Workshop capacity

S

Simon Wakefield

I've only just started using Microsoft Project and would like to know if its
possible for me to set out my companys workload.

We have 3 workshops with a certain amount of man hours avaiable per week.
Normally there are 1840hrs per week avaiable. I want to be able to assign a
task per week that use these hours. So for example one task would take 300
hours to complete. Each task has a date it starts and when it must completed
by. From this I want to able to map out our capacity each week and produce a
weekly chart of the current work load for the week, and also produce another
chart showing the yearly overview. Would this software be able to show when I
have used too many hours or not enough?

Each task need to have 3 defined areas to it. Drawings income and
processing, fabrication, painting. The fabrication is where the man hours
come into it, but the other two do not use workshop capacity. These are just
important points for the task.

At the moment I produce all this in excel. If anyone is intresting in help
me I would happily email them my excel sheet so you can get a better idea of
what i'm trying to show.

Thank you, any comments would be useful.
 
D

davegb

Simon said:
I've only just started using Microsoft Project and would like to know if its
possible for me to set out my companys workload.
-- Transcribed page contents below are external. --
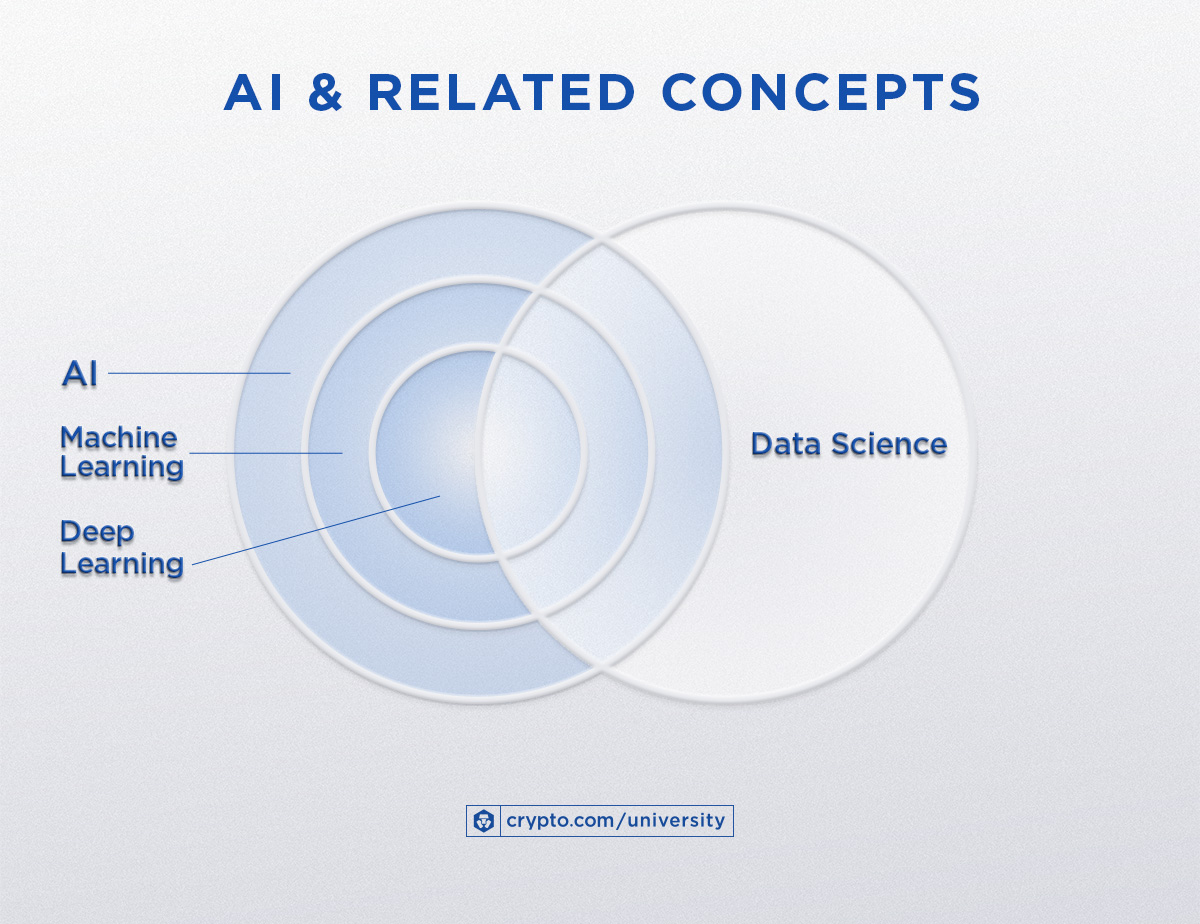 AI & RELATED CONCEPTS

AI

Machine Learning

Deep Learning

Data Science

crypto.com/university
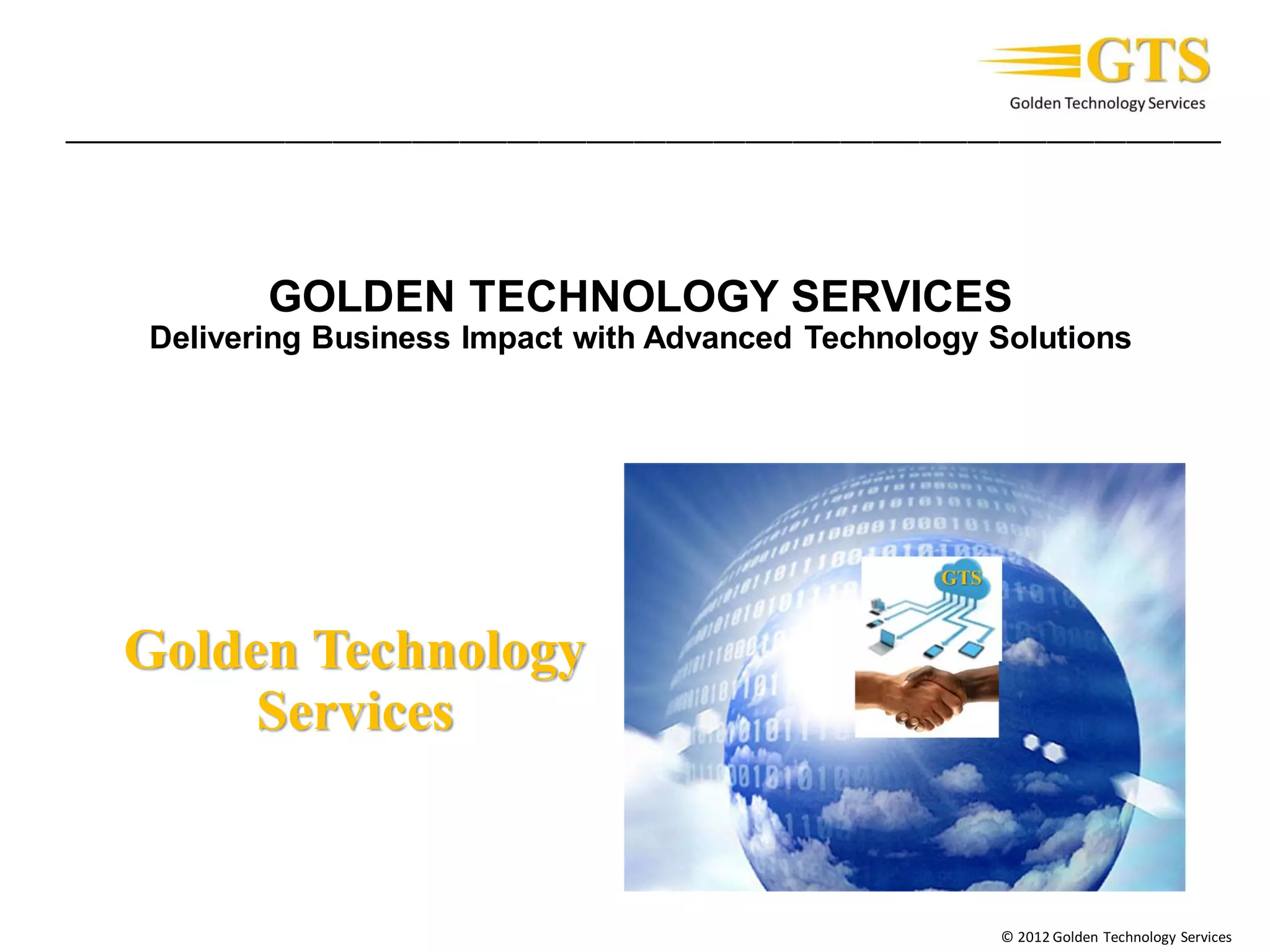 GTS
Golden Technology Services

GOLDEN TECHNOLOGY SERVICES
Delivering Business Impact with Advanced Technology Solutions

Golden Technology Services

GTS

© 2012 Golden Technology Services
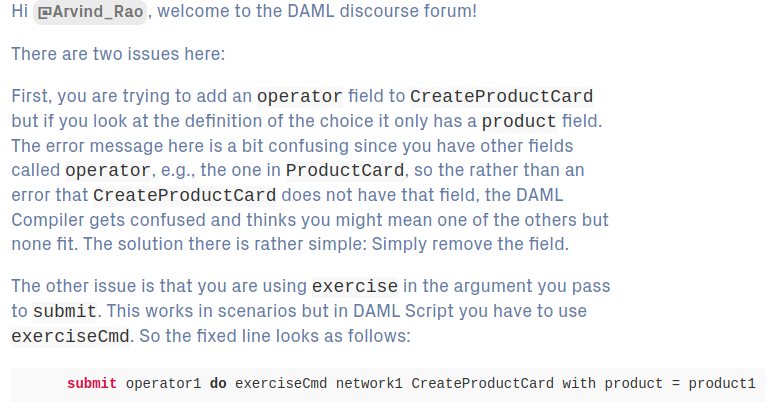 Hi @Arvind_Rao, welcome to the DAML discourse forum!

There are two issues here:

First, you are trying to add an operator field to CreateProductCard but if you look at the definition of the choice it only has a product field. The error message here is a bit confusing since you have other fields called operator, e.g., the one in ProductCard, so the rather than an error that CreateProductCard does not have that field, the DAML Compiler gets confused and thinks you might mean one of the others but none fit. The solution there is rather simple: Simply remove the field.

The other issue is that you are using exercise in the argument you pass to submit. This works in scenarios but in DAML Script you have to use exerciseCmd. So the fixed line looks as follows:

submit operator1 do exerciseCmd network1 CreateProductCard with product = product1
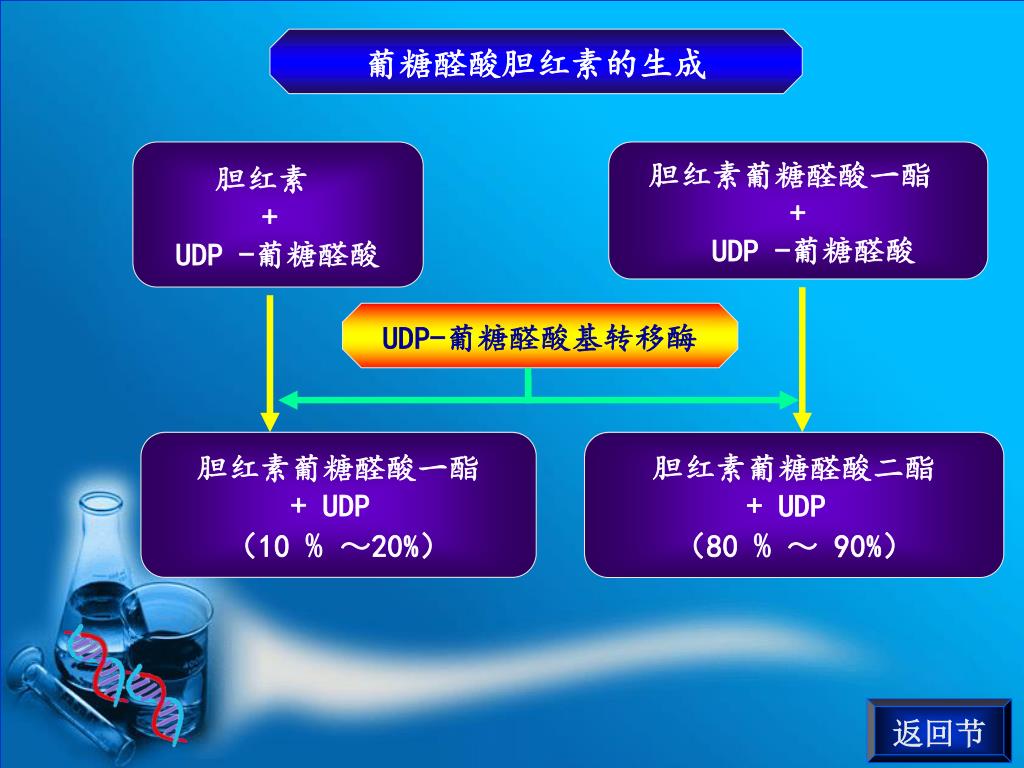 葡糖醛酸胆红素的生成

胆红素
+
UDP -葡糖醛酸

胆红素葡糖醛酸一酯
+
UDP -葡糖醛酸

UDP-葡糖醛酸基转移酶

胆红素葡糖醛酸一酯
+ UDP
（10 % ～20%）

胆红素葡糖醛酸二酯
+ UDP
（80 % ～ 90%）

返回节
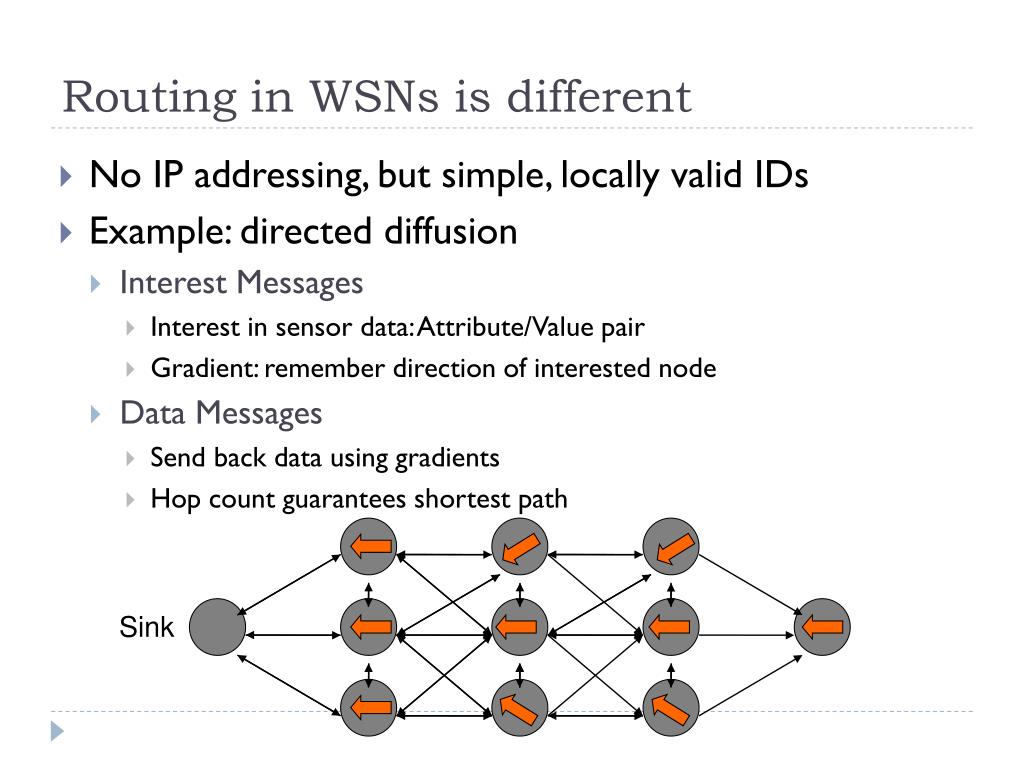 Routing in WSNs is different

No IP addressing, but simple, locally valid IDs

Example: directed diffusion

Interest Messages

Interest in sensor data: Attribute/Value pair

Gradient: remember direction of interested node

Data Messages

Send back data using gradients

Hop count guarantees shortest path

Sink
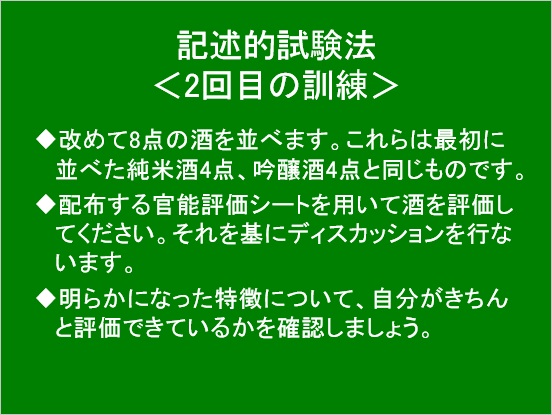 記述的試験法
＜2回目の訓練＞

◆改めて8点の酒を並べます。これらは最初に並べた純米酒4点、吟醸酒4点と同じものです。

◆配布する官能評価シートを用いて酒を評価してください。それを基にディスカッションを行ないます。

◆明らかになった特徴について、自分がきちんと評価できているかを確認しましょう。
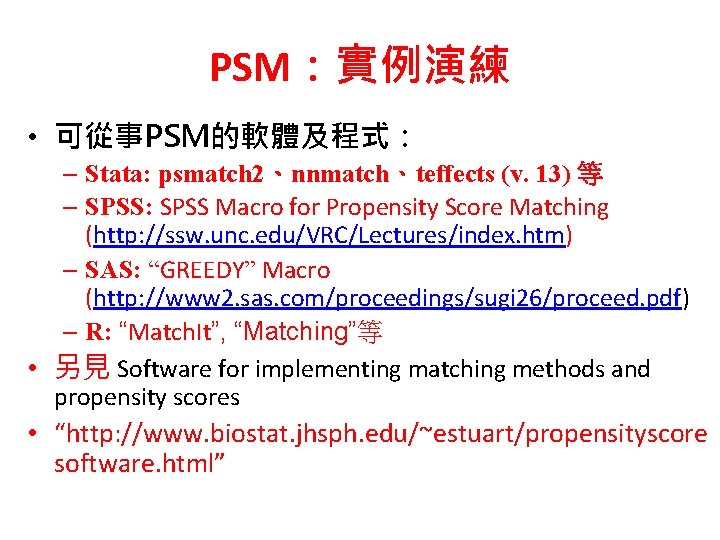 PSM：實例演練

• 可從事PSM的軟體及程式：
  – Stata: psmatch2、nnmatch、teffects (v. 13) 等
  – SPSS: SPSS Macro for Propensity Score Matching (http://ssw.unc.edu/VRC/Lectures/index.htm)
  – SAS: “GREEDY” Macro (http://www2.sas.com/proceedings/sugi26/proceed.pdf)
  – R: “MatchIt”, “Matching”等
• 另見 Software for implementing matching methods and propensity scores
• “http://www.biostat.jhsph.edu/~estuart/propensityscoresoftware.html”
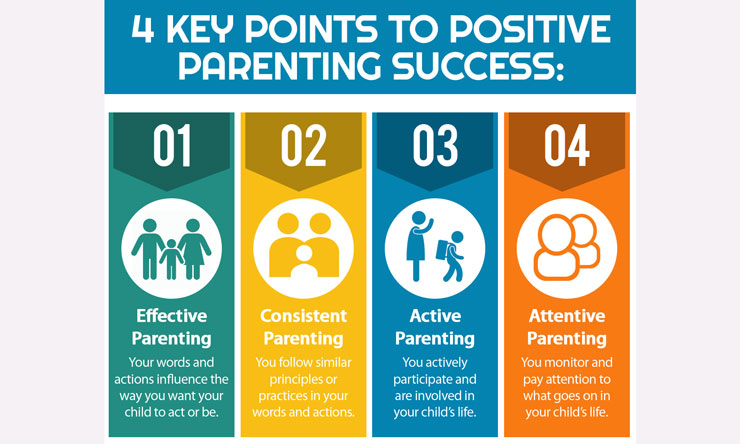 4 KEY POINTS TO POSITIVE PARENTING SUCCESS:

01

Effective Parenting

Your words and actions influence the way you want your child to act or be.

02

Consistent Parenting

You follow similar principles or practices in your words and actions.

03

Active Parenting

You actively participate and are involved in your child's life.

04

Attentive Parenting

You monitor and pay attention to what goes on in your child's life.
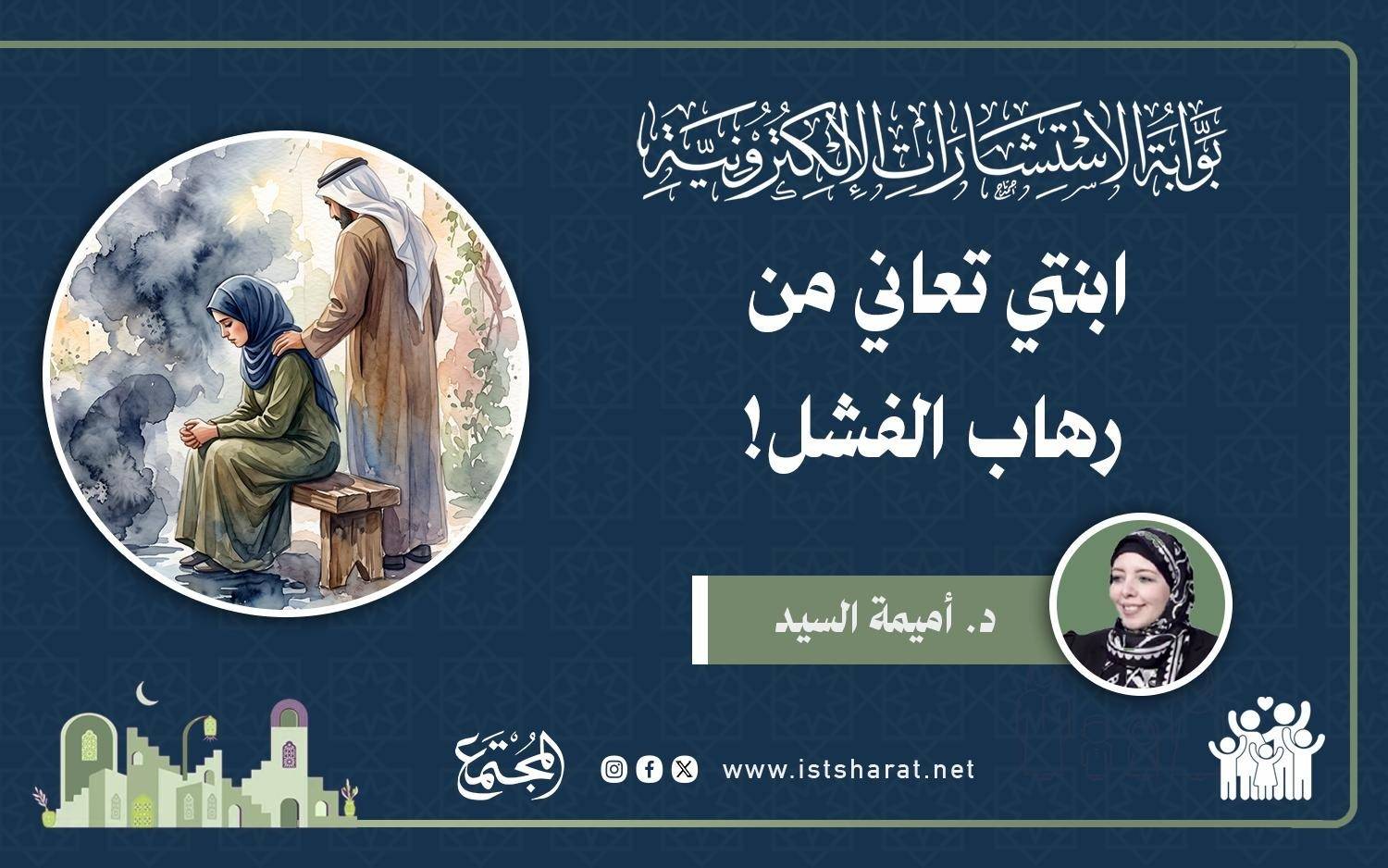 بوابة الاستشارات الإلكترونية

ابنتي تعاني من رهاب الفشل!

د. أميمة السيد

www.istsharat.net

المجتمع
We have 3 workshops with a certain amount of man hours avaiable per week.
Normally there are 1840hrs per week avaiable. I want to be able to assign a
task per week that use these hours. So for example one task would take 300
hours to complete. Each task has a date it starts and when it must completed
by. From this I want to able to map out our capacity each week and produce a
weekly chart of the current work load for the week, and also produce another
chart showing the yearly overview. Would this software be able to show when I
have used too many hours or not enough?

Each task need to have 3 defined areas to it. Drawings income and
processing, fabrication, painting. The fabrication is where the man hours
come into it, but the other two do not use workshop capacity. These are just
important points for the task.

At the moment I produce all this in excel. If anyone is intresting in help
me I would happily email them my excel sheet so you can get a better idea of
what i'm trying to show.

Thank you, any comments would be useful.

Project can certainly do this, with some tweaking. Personally, I prefer
to use software specifically designed to do the task at hand. It sounds
to me like you're doing production scheduling more than actual
projects. I just Googled for "Production scheduling software" and got a
number of hits. At the very least, compare their capabilities with
Project's and try to estimate how much time it would take you to adapt
Project to your needs vs. the up front cost of specialty software.
Project is primarily designed to schedule "projects" using Critical
Path Method scheduling. A project being defined as "A problem scheduled
for solution". Meaning, it has a clear cut start and end date.
Essentiallly, you create a schedule by entering a detailed list of
tasks, estimated durations for each task, and then creating "links"
between the tasks. A link reflects one task's dependency on another. In
other words, I can't paint the wall until I put the wall up. I can't
put the wall up until I've done the framing, electrical and plumbing.
Once properly set up, the software tells you which of the many paths
through the list of tasks in the longest, the one that determines the
overall duration of the project. That's called the "Critical Path" in
scheduling parlance. This information can be used to help prioritize
within the project and to manage and control it. To this can be added
resource assignments and costs to determine when you have resource
shortages and what it will cost to do the entire project. There are
additional bells and whistles too numerous to mention here.
In your case, it seems your concerns are more directly related to
capacity planning on an ongoing basis. This is NOT a project. It sounds
like a match at first glance, but my guess is you'll find yourself at
cross purposes with the software if you choose Project.
Hope this helps in your world.
 
J

John Sitka

Capacity is a RATE. Work load can be low AND Capacity can be low at the same time.
If you were to build cabinets and each cabinet requires painting but you only have one painter
and he can only paint one cabinet an hour. Your workshop could produce 2 cabinets a hour
but can only paint 1. Cabinets out the back door can only be one per hour.
So there is no Chart per se. It's a single rate calculation of the bottleneck of the system.
The 1840 hrs is meaningless number, you may only use 900 of those a week or you may use
all of them but that is just a measure of localized work center performance, not capacity.

So how to solve?
You need to break down each workshop deliverable into it's set of task and assign resources to them.
One resource will be operating continuously with no breathing room*. Increase the performance of that resource
and your capacity will go up. Simple but requires detailed data collection. When you go shopping for
software, the data collection implimentation is the part of the problem that is kind of like the crazy
aunt nobody like's to talk about because it's difficult to impliment on short task durations. All the fancy
UI stuff can't do it's job well without that data collection, because the calculations of bottlenecks
will be based on assumptions.

*breathing room, wait states, down time, lag. The lingo isn't important, it is simply the fact that a different resource
could accomplish more if asked to do so. Be aware that these time "wasters" bounding other tasks have a unique
way of being removed or used up through work inefficencies, prior expectations or beauracracy.
So the true bottleneck can be tough to find.